#### SHORT EXERCISE:
The data below should be restated word for word, with every picture omitted.

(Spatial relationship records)
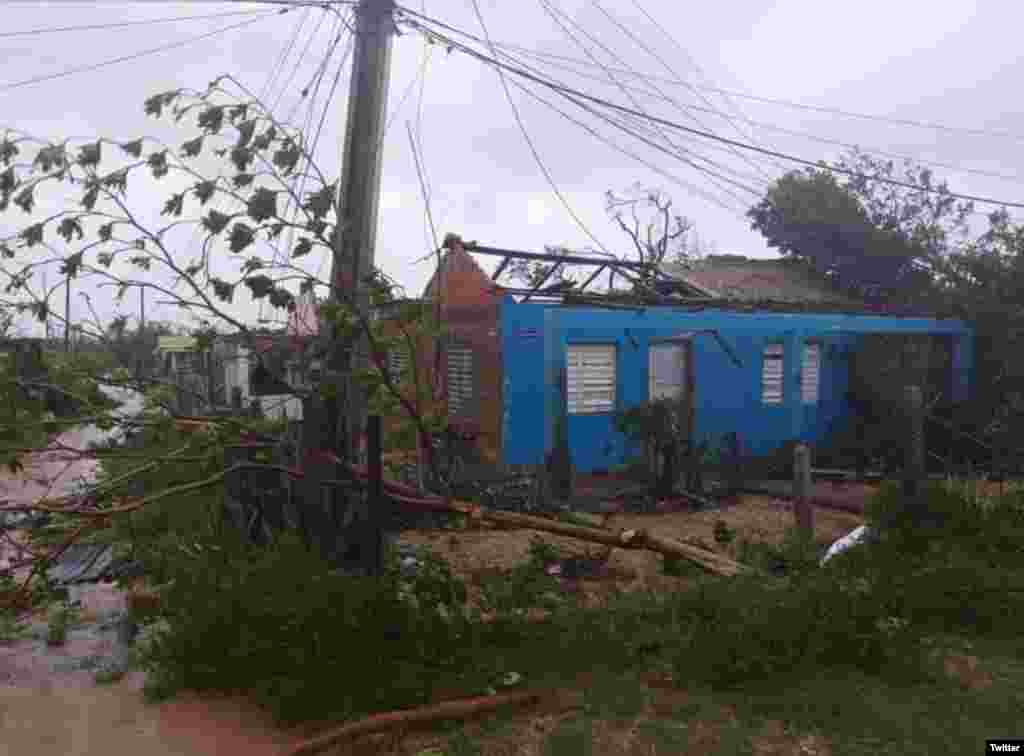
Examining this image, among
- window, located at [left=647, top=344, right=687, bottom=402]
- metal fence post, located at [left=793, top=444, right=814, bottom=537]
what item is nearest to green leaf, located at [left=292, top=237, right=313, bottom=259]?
metal fence post, located at [left=793, top=444, right=814, bottom=537]

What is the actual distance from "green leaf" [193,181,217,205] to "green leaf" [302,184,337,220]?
22.0 inches

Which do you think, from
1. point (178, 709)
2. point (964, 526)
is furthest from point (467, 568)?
point (964, 526)

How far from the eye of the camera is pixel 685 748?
4105mm

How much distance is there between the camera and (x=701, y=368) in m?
14.0

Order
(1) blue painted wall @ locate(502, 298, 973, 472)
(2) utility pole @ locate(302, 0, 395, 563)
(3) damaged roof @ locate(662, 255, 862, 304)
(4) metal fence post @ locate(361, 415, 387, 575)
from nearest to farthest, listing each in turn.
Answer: (4) metal fence post @ locate(361, 415, 387, 575)
(2) utility pole @ locate(302, 0, 395, 563)
(1) blue painted wall @ locate(502, 298, 973, 472)
(3) damaged roof @ locate(662, 255, 862, 304)

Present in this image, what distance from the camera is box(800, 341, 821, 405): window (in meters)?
15.5

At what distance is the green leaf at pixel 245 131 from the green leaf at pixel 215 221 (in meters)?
0.46

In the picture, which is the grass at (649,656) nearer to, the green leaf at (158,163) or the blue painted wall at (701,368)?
the green leaf at (158,163)

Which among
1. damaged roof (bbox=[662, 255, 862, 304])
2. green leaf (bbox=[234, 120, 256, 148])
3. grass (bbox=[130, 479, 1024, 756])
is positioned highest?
damaged roof (bbox=[662, 255, 862, 304])

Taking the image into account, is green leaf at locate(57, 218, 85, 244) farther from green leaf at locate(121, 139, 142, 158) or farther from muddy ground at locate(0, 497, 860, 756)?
muddy ground at locate(0, 497, 860, 756)

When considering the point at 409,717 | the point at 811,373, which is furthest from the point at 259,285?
the point at 811,373

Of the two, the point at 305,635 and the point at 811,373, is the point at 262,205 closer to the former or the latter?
the point at 305,635

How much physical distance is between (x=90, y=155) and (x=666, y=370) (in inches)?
383

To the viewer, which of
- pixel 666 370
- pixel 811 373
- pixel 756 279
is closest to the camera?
pixel 666 370
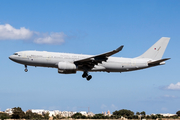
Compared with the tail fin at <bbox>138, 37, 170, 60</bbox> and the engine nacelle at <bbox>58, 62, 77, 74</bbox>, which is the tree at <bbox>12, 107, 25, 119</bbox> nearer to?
the engine nacelle at <bbox>58, 62, 77, 74</bbox>

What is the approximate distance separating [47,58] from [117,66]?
11.3 metres

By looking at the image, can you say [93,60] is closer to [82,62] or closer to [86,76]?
[82,62]

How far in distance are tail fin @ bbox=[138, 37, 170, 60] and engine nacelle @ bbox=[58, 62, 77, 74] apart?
43.2 feet

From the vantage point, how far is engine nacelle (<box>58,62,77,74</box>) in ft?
139

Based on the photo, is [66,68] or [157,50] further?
[157,50]

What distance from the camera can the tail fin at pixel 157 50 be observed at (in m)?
49.3

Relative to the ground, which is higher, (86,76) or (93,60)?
(93,60)

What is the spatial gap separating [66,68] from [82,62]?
8.69 ft

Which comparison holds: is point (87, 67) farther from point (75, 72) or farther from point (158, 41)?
point (158, 41)

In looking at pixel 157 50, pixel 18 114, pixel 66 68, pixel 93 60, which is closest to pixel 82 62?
pixel 93 60

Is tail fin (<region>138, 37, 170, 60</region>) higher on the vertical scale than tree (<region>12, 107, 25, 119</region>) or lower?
higher

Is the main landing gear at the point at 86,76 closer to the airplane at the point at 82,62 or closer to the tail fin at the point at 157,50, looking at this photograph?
the airplane at the point at 82,62

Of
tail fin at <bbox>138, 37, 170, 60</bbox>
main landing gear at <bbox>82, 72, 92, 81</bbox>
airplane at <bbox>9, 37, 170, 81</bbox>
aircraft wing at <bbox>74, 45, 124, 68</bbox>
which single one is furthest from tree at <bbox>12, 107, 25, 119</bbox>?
tail fin at <bbox>138, 37, 170, 60</bbox>

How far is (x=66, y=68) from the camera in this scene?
4244 cm
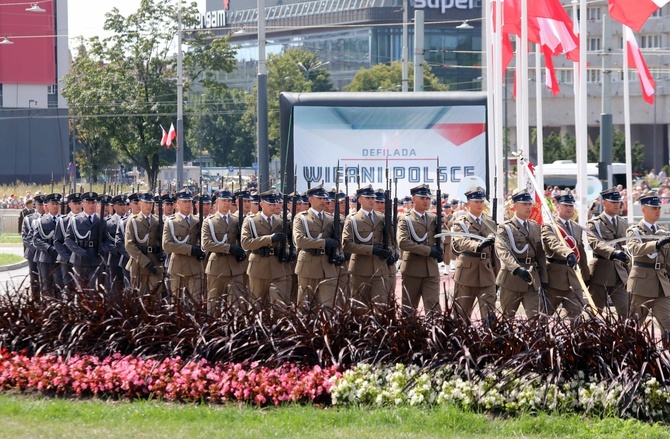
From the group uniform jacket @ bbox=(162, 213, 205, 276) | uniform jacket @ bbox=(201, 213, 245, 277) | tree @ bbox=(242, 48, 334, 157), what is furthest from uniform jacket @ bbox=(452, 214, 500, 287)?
tree @ bbox=(242, 48, 334, 157)

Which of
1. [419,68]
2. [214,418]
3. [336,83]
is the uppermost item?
[336,83]

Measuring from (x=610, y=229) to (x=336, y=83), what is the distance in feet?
322

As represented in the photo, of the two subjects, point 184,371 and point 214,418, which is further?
point 184,371

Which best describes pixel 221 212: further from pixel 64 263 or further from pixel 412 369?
pixel 412 369

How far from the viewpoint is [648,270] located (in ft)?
36.1

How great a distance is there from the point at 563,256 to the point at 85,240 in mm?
6707

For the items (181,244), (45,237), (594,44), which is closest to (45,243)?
(45,237)

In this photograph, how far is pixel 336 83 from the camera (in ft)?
357

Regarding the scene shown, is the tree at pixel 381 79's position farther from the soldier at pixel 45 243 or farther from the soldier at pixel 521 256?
the soldier at pixel 521 256

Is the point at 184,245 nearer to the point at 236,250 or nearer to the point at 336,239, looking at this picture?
the point at 236,250

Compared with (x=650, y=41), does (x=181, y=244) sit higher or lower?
lower

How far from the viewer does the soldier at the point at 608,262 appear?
11734 mm

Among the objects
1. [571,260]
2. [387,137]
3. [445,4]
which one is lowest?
[571,260]

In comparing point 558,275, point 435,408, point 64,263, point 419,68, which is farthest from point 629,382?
point 419,68
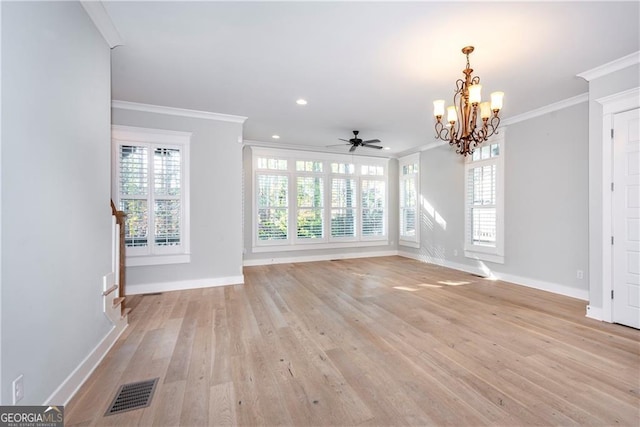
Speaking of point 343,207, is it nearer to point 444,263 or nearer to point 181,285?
point 444,263

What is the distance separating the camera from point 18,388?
A: 1.40m

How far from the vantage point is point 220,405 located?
1763mm

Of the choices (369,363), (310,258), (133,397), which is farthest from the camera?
(310,258)

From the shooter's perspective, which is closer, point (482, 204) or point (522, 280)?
point (522, 280)

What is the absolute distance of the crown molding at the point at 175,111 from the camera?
409 cm

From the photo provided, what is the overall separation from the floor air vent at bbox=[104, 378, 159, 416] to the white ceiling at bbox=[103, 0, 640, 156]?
2.89 metres

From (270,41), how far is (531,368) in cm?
362

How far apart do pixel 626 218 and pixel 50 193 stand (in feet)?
17.0

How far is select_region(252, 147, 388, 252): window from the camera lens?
6520 mm

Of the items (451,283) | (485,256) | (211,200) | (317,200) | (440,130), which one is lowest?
(451,283)

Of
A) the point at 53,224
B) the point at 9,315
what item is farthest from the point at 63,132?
the point at 9,315

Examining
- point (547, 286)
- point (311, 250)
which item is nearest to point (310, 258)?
point (311, 250)

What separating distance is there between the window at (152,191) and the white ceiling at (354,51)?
0.59 m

#### EXERCISE SOLUTION:
Examining this image, among
- window, located at [left=647, top=344, right=687, bottom=402]
- metal fence post, located at [left=793, top=444, right=814, bottom=537]
what item is nearest to green leaf, located at [left=292, top=237, right=313, bottom=259]?
metal fence post, located at [left=793, top=444, right=814, bottom=537]

What is the actual distance from "green leaf" [193,181,217,205] to "green leaf" [302,184,337,220]?
22.0 inches

Which do you think, from
1. point (178, 709)
2. point (964, 526)
is furthest from point (467, 568)?
point (964, 526)

How far from the eye of the camera is pixel 685 748?
4105mm

How much distance is there between the camera and (x=701, y=368) in m?
14.0

Order
(1) blue painted wall @ locate(502, 298, 973, 472)
(2) utility pole @ locate(302, 0, 395, 563)
(3) damaged roof @ locate(662, 255, 862, 304)
(4) metal fence post @ locate(361, 415, 387, 575)
from nearest to farthest, listing each in turn.
Answer: (4) metal fence post @ locate(361, 415, 387, 575)
(2) utility pole @ locate(302, 0, 395, 563)
(1) blue painted wall @ locate(502, 298, 973, 472)
(3) damaged roof @ locate(662, 255, 862, 304)

Present in this image, what distance from the camera is box(800, 341, 821, 405): window (in meters)?
15.5

At what distance is the green leaf at pixel 245 131 from the green leaf at pixel 215 221 (in meters)?
0.46

In the picture, which is the grass at (649,656) nearer to, the green leaf at (158,163) or the blue painted wall at (701,368)?
the green leaf at (158,163)

Which among
1. damaged roof (bbox=[662, 255, 862, 304])
2. green leaf (bbox=[234, 120, 256, 148])
3. grass (bbox=[130, 479, 1024, 756])
is positioned highest?
damaged roof (bbox=[662, 255, 862, 304])

Taking the image into account, is green leaf at locate(57, 218, 85, 244) farther from green leaf at locate(121, 139, 142, 158) or farther from muddy ground at locate(0, 497, 860, 756)?
muddy ground at locate(0, 497, 860, 756)

When considering the point at 409,717 | the point at 811,373, which is furthest from the point at 259,285?
the point at 811,373

Of the two, the point at 305,635 and the point at 811,373, is the point at 262,205 closer to the former or the latter?
the point at 305,635

How much physical distance is between (x=90, y=155) and (x=666, y=370) (in inches)?
383

To the viewer, which of
- pixel 666 370
- pixel 811 373
- pixel 756 279
is closest to the camera?
pixel 666 370
Compared with the tail fin at <bbox>138, 37, 170, 60</bbox> and the engine nacelle at <bbox>58, 62, 77, 74</bbox>, which is the tree at <bbox>12, 107, 25, 119</bbox> nearer to?
the engine nacelle at <bbox>58, 62, 77, 74</bbox>

What is the approximate distance separating [47,58] from [117,66]?
11.3 metres

By looking at the image, can you say [93,60] is closer to [82,62] or closer to [86,76]?
[82,62]

How far in distance are tail fin @ bbox=[138, 37, 170, 60] and engine nacelle @ bbox=[58, 62, 77, 74] apart?
43.2 feet

From the vantage point, how far is engine nacelle (<box>58,62,77,74</box>) in ft?
139

Based on the photo, is [66,68] or [157,50] further?
[157,50]

What distance from the camera can the tail fin at pixel 157 50 be observed at (in m)?
49.3

Relative to the ground, which is higher, (86,76) or (93,60)?
(93,60)

What is the spatial gap separating [66,68] from [82,62]?
8.69 ft

Which comparison holds: is point (87, 67) farther from point (75, 72) or farther from point (158, 41)?
point (158, 41)

In looking at pixel 157 50, pixel 18 114, pixel 66 68, pixel 93 60, which is closest to pixel 82 62?
pixel 93 60

Is tail fin (<region>138, 37, 170, 60</region>) higher on the vertical scale than tree (<region>12, 107, 25, 119</region>) or lower?
higher

Is the main landing gear at the point at 86,76 closer to the airplane at the point at 82,62 or closer to the tail fin at the point at 157,50, looking at this photograph?
the airplane at the point at 82,62

Of
tail fin at <bbox>138, 37, 170, 60</bbox>
main landing gear at <bbox>82, 72, 92, 81</bbox>
airplane at <bbox>9, 37, 170, 81</bbox>
aircraft wing at <bbox>74, 45, 124, 68</bbox>
which single one is furthest from tree at <bbox>12, 107, 25, 119</bbox>?
tail fin at <bbox>138, 37, 170, 60</bbox>

How far is (x=66, y=68) from the camera in this scene?
4244 cm
From the group uniform jacket @ bbox=(162, 213, 205, 276) | uniform jacket @ bbox=(201, 213, 245, 277) | tree @ bbox=(242, 48, 334, 157), what is furthest from uniform jacket @ bbox=(452, 214, 500, 287)?
tree @ bbox=(242, 48, 334, 157)

Which of
1. [419,68]
2. [214,418]
3. [336,83]
is the uppermost item?
[336,83]

Measuring from (x=610, y=229) to (x=336, y=83), what is the distance in feet?
322

As represented in the photo, of the two subjects, point 184,371 and point 214,418, which is further?
point 184,371

Which best describes pixel 221 212: further from pixel 64 263 or further from pixel 412 369?
pixel 412 369

How far from the viewpoint is [648,270] located (in ft)?
36.1

How great a distance is there from the point at 563,256 to the point at 85,240 in mm?
6707

For the items (181,244), (45,237), (594,44), which is closest to (45,243)?
(45,237)

In this photograph, how far is pixel 336 83 from the camera (in ft)?
357

Regarding the scene shown, is the tree at pixel 381 79's position farther from the soldier at pixel 45 243 or farther from the soldier at pixel 521 256?
the soldier at pixel 521 256

Is the point at 184,245 nearer to the point at 236,250 or nearer to the point at 336,239, looking at this picture?
the point at 236,250

Compared with (x=650, y=41), does (x=181, y=244) sit higher or lower?
lower

How far from the viewer does the soldier at the point at 608,262 appear?
11734 mm

Among the objects
1. [571,260]
2. [387,137]
3. [445,4]
which one is lowest?
[571,260]

In comparing point 558,275, point 435,408, point 64,263, point 419,68, which is farthest from point 629,382?
point 419,68
Speaking of point 343,207, is it nearer to point 444,263 or nearer to point 181,285?
point 444,263

What is the distance separating the camera from point 18,388?
A: 1.40m

How far from the vantage point is point 220,405 located?
1763mm

Of the choices (369,363), (310,258), (133,397), which is farthest from the camera?
(310,258)

From the shooter's perspective, which is closer, point (482, 204) or point (522, 280)?
point (522, 280)

What is the absolute distance of the crown molding at the point at 175,111 from the camera?
409 cm

From the photo provided, what is the overall separation from the floor air vent at bbox=[104, 378, 159, 416] to the white ceiling at bbox=[103, 0, 640, 156]?
2.89 metres

From (270,41), how far is (531,368) in cm?
362

How far apart do pixel 626 218 and pixel 50 193 stand (in feet)?
17.0

How far is select_region(252, 147, 388, 252): window from the camera lens?
6520 mm

Of the items (451,283) | (485,256) | (211,200) | (317,200) | (440,130), which one is lowest?
(451,283)

Of
A) the point at 53,224
B) the point at 9,315
what item is farthest from the point at 63,132?
the point at 9,315

Examining
- point (547, 286)
- point (311, 250)
which item is nearest to point (310, 258)?
point (311, 250)

What separating distance is there between the window at (152,191) and the white ceiling at (354,51)?
0.59 m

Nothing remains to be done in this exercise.